* [SOURCE DATA]

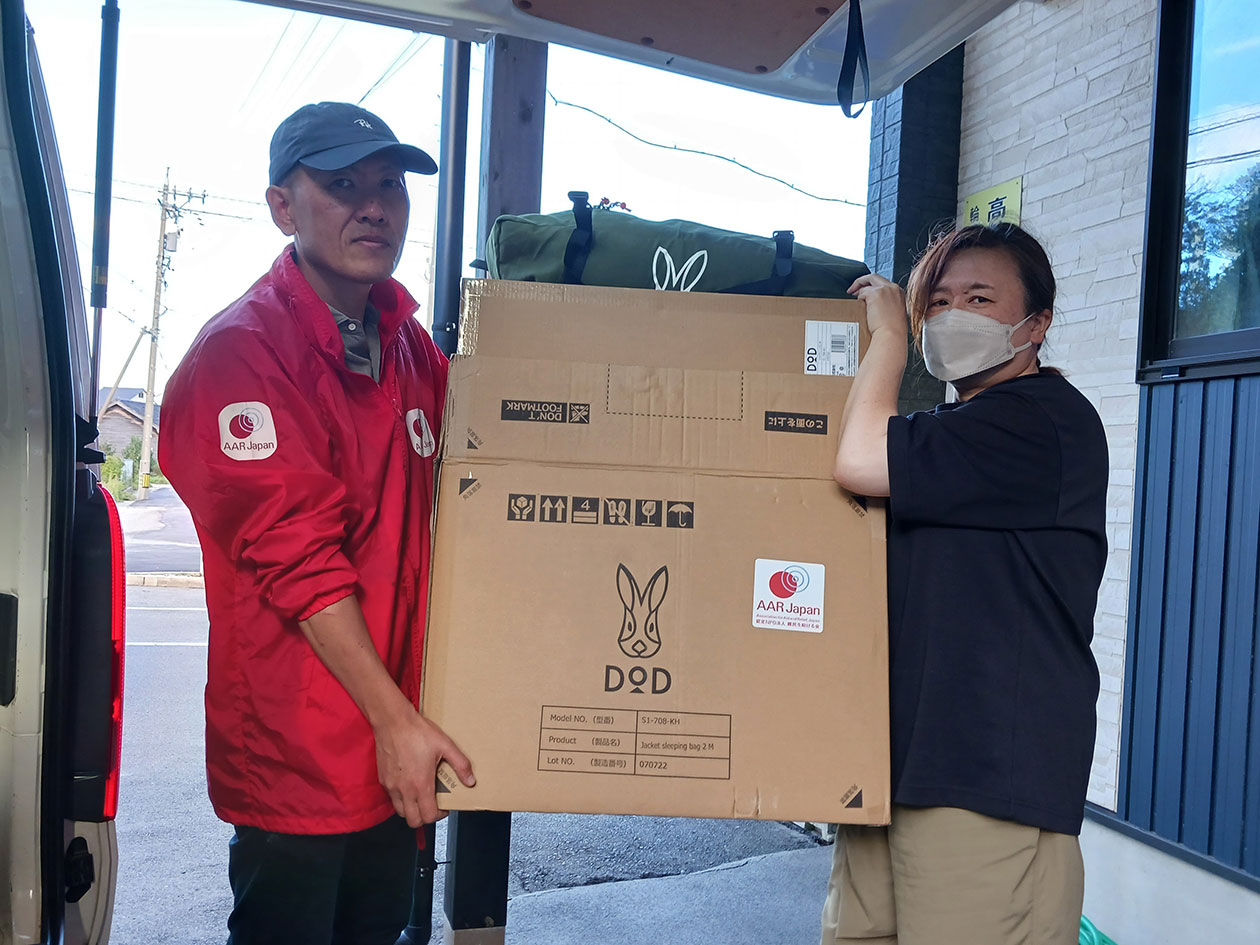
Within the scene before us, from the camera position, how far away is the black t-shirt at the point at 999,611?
A: 1.46m

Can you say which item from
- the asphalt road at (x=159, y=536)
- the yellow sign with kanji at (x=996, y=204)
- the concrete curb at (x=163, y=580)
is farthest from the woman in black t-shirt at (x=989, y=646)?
the concrete curb at (x=163, y=580)

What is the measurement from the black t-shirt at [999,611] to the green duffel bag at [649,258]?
36 cm

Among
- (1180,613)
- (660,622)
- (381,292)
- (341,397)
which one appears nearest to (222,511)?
(341,397)

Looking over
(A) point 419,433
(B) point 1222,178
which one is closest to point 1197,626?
(B) point 1222,178

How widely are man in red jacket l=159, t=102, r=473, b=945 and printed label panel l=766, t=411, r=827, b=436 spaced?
639 millimetres

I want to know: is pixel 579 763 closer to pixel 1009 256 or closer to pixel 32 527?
pixel 32 527

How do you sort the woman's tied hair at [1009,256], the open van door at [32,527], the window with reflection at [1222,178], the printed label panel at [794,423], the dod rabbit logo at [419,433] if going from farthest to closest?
the window with reflection at [1222,178] < the dod rabbit logo at [419,433] < the woman's tied hair at [1009,256] < the printed label panel at [794,423] < the open van door at [32,527]

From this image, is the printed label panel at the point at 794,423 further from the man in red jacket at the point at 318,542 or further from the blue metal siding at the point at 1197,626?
the blue metal siding at the point at 1197,626

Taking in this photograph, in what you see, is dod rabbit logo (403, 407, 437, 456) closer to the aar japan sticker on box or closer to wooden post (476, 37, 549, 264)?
the aar japan sticker on box

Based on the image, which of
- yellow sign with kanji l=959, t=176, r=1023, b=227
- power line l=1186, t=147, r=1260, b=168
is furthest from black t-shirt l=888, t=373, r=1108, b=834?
yellow sign with kanji l=959, t=176, r=1023, b=227

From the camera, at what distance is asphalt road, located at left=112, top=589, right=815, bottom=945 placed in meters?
3.43

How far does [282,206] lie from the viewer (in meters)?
Answer: 1.82

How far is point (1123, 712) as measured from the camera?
11.2ft

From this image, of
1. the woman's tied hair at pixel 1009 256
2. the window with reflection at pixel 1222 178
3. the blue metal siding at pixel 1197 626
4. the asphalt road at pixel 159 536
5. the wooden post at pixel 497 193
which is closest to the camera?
the woman's tied hair at pixel 1009 256
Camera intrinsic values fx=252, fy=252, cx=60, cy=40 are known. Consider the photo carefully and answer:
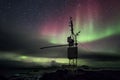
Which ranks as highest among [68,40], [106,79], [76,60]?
[68,40]

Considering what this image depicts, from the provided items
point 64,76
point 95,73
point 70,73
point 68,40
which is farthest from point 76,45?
point 95,73

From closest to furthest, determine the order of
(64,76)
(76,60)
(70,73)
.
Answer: (76,60)
(70,73)
(64,76)

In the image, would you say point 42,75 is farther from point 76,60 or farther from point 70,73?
point 76,60

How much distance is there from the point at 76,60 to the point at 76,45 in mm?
8842

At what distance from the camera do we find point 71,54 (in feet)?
468

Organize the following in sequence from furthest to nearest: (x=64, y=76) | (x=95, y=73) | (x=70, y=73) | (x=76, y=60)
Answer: (x=95, y=73), (x=64, y=76), (x=70, y=73), (x=76, y=60)

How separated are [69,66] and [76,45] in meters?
13.2

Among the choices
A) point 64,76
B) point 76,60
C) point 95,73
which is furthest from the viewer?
point 95,73

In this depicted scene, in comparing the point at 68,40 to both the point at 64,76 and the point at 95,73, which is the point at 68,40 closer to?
the point at 64,76

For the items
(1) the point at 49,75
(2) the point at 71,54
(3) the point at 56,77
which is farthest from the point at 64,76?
(2) the point at 71,54

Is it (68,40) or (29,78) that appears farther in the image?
(29,78)

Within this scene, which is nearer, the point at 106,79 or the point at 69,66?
the point at 69,66

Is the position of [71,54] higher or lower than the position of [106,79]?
higher

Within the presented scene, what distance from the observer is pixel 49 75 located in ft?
631
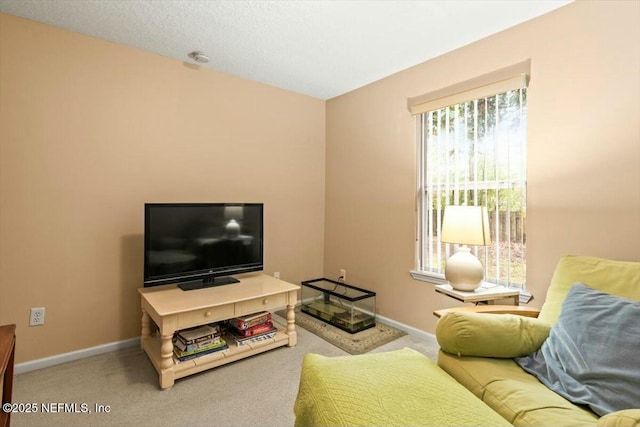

* [TASK DIRECTIONS]
Reproduce the entire listing above verbatim, from its first line through its last, and omit every picture from your copy.

* [TASK RESPONSE]
Within the scene before us, from the camera position, how far away is the black t-shirt at the point at 999,611?
A: 1.46m

Can you say which item from
- the asphalt road at (x=159, y=536)
- the yellow sign with kanji at (x=996, y=204)
- the concrete curb at (x=163, y=580)
is farthest from the woman in black t-shirt at (x=989, y=646)?
the concrete curb at (x=163, y=580)

What is the measurement from the black t-shirt at [999,611] to the green duffel bag at [649,258]?
36 cm

Among
- (1180,613)
- (660,622)
- (381,292)
- (341,397)
which one appears nearest to (222,511)?
(341,397)

Looking over
(A) point 419,433
(B) point 1222,178
which one is closest to point 1197,626?
(B) point 1222,178

How widely are man in red jacket l=159, t=102, r=473, b=945 and printed label panel l=766, t=411, r=827, b=436 spaced?
639 millimetres

I want to know: is pixel 579 763 closer to pixel 1009 256 or closer to pixel 32 527?
pixel 32 527

How do you sort the woman's tied hair at [1009,256], the open van door at [32,527], the window with reflection at [1222,178], the printed label panel at [794,423], the dod rabbit logo at [419,433] if going from farthest to closest?
the window with reflection at [1222,178] < the dod rabbit logo at [419,433] < the woman's tied hair at [1009,256] < the printed label panel at [794,423] < the open van door at [32,527]

From this image, is the printed label panel at the point at 794,423 further from the man in red jacket at the point at 318,542 or further from the blue metal siding at the point at 1197,626?
the blue metal siding at the point at 1197,626

Taking in this photograph, in what you see, is dod rabbit logo (403, 407, 437, 456) closer to the aar japan sticker on box or closer to wooden post (476, 37, 549, 264)?
the aar japan sticker on box

Based on the image, which of
- yellow sign with kanji l=959, t=176, r=1023, b=227
- power line l=1186, t=147, r=1260, b=168
is furthest from black t-shirt l=888, t=373, r=1108, b=834?
yellow sign with kanji l=959, t=176, r=1023, b=227

From the camera, at what distance is asphalt road, located at left=112, top=589, right=815, bottom=945 placed in meters?
3.43

How far does [282,206] lie from the viewer (in meters)?
Answer: 1.82

How far is point (1123, 712) as measured from the camera?
11.2ft

From this image, of
1. the woman's tied hair at pixel 1009 256
2. the window with reflection at pixel 1222 178
3. the blue metal siding at pixel 1197 626
4. the asphalt road at pixel 159 536
5. the wooden post at pixel 497 193
which is closest to the camera?
the woman's tied hair at pixel 1009 256
Camera intrinsic values fx=252, fy=252, cx=60, cy=40 are known. Consider the photo carefully and answer:
Which ranks as highest among [68,40], [106,79], [76,60]?
[68,40]

Considering what this image depicts, from the provided items
point 64,76
point 95,73
point 70,73
point 68,40
which is farthest from point 76,45?
point 95,73

From closest to furthest, determine the order of
(64,76)
(76,60)
(70,73)
.
Answer: (76,60)
(70,73)
(64,76)

In the image, would you say point 42,75 is farther from point 76,60 or farther from point 70,73?
point 76,60

How much distance is there from the point at 76,60 to the point at 76,45 in mm?
8842

At what distance from the camera do we find point 71,54 (in feet)?
468

Organize the following in sequence from furthest to nearest: (x=64, y=76) | (x=95, y=73) | (x=70, y=73) | (x=76, y=60)
Answer: (x=95, y=73), (x=64, y=76), (x=70, y=73), (x=76, y=60)

How separated are [69,66] and [76,45] in meters?
13.2

Among the choices
A) point 64,76
B) point 76,60
C) point 95,73
which is furthest from the viewer?
point 95,73

In this depicted scene, in comparing the point at 68,40 to both the point at 64,76 and the point at 95,73, which is the point at 68,40 closer to?
the point at 64,76

For the items
(1) the point at 49,75
(2) the point at 71,54
(3) the point at 56,77
which is farthest from the point at 64,76?
(2) the point at 71,54

Is it (68,40) or (29,78) that appears farther in the image?
(29,78)

Within this scene, which is nearer, the point at 106,79 or the point at 69,66?
the point at 69,66

Is the position of [71,54] higher or lower than the position of [106,79]?
higher

Within the presented scene, what distance from the observer is pixel 49 75 located in ft?
631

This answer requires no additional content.